When we have a specific question about a dataset, we can find your way to an answer by carefully constructing the appropriate chain of R code.
For example, consider the following question:
“Within non-spam emails, is the typical length of emails shorter for those that were sent to multiple people?”
This can be answered with the following chain:
email %>%
filter(spam == "not-spam") %>%
group_by(to_multiple) %>%
summarize(median(num_char))
to_multiple <dbl> | median(num_char) <dbl> | |||
---|---|---|---|---|
0 | 7.20 | |||
1 | 5.36 |
The code makes it clear that you are using num_char to measure the length of an email and median() as the measure of what is typical. If you run this code, you’ll learn that the answer to the question is “yes”: the typical length of non-spam sent to multiple people is a bit lower than those sent to only one person.

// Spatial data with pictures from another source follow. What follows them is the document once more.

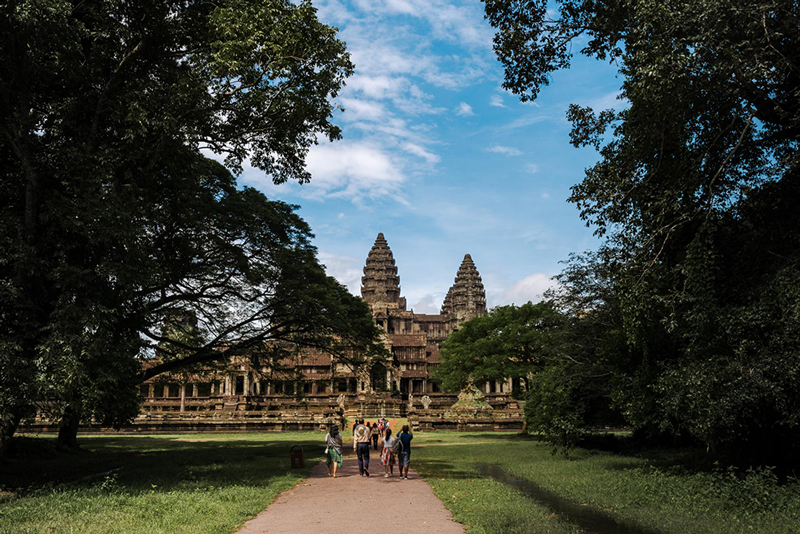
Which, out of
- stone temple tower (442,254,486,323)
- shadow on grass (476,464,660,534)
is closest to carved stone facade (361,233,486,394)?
stone temple tower (442,254,486,323)

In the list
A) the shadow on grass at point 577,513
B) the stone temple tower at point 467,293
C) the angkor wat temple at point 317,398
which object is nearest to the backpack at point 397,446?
the shadow on grass at point 577,513

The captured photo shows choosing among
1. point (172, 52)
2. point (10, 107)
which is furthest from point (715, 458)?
point (10, 107)

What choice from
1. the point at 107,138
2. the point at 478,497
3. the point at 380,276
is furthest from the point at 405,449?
the point at 380,276

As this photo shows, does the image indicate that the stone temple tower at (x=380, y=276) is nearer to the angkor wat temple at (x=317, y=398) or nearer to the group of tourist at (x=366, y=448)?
the angkor wat temple at (x=317, y=398)

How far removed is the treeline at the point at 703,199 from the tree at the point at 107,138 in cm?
597

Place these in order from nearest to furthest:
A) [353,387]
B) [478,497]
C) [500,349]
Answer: [478,497] < [500,349] < [353,387]

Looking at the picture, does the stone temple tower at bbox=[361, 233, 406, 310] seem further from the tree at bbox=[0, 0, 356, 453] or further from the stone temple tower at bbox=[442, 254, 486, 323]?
the tree at bbox=[0, 0, 356, 453]

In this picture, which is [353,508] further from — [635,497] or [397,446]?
[635,497]

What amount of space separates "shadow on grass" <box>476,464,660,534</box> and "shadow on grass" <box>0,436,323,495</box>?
6111mm

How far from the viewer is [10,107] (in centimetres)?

This chain concluded with summary statistics, but others might end in a plot; it all depends on the question that you’re trying to answer.
We can also build a chain to answer the below questions about the variable “dollar”:
For emails containing the word “dollar”, does the typical spam email contain a greater number of occurrences of the word than the typical non-spam email? Create a summary statistic that answers this question.
# Question 1
email %>%
filter(dollar > 0) %>%
group_by(spam) %>%
summarize(median(dollar))
spam <fctr> | median(dollar) <dbl> | |||
---|---|---|---|---|
not-spam | 4 | |||
spam | 2 |
If we encounter an email with greater than 10 occurrences of the word “dollar”, is it more likely to be spam or not-spam? Create a barchart that answers this question.
# Question 2
email %>%
filter(dollar > 10) %>%
ggplot(aes(x = spam)) +
geom_bar()
Turn your attention to the variable called number. Read more about it by pulling up the help file with ?email.
To explore the association between this variable and spam, select and construct an informative plot.
# Reorder levels
email$number_reordered <- factor(email$number,
c("none", "small", "big"))
# Construct plot of number_reordered
ggplot(email, aes(x = number_reordered)) +
geom_bar() +
facet_wrap(~spam)
Given that an email contains a small number, it is more likely to be not-spam.
Given that an email contains a big number, it is more likely to be not-spam.
Within both spam and not-spam, the most common number is a small one.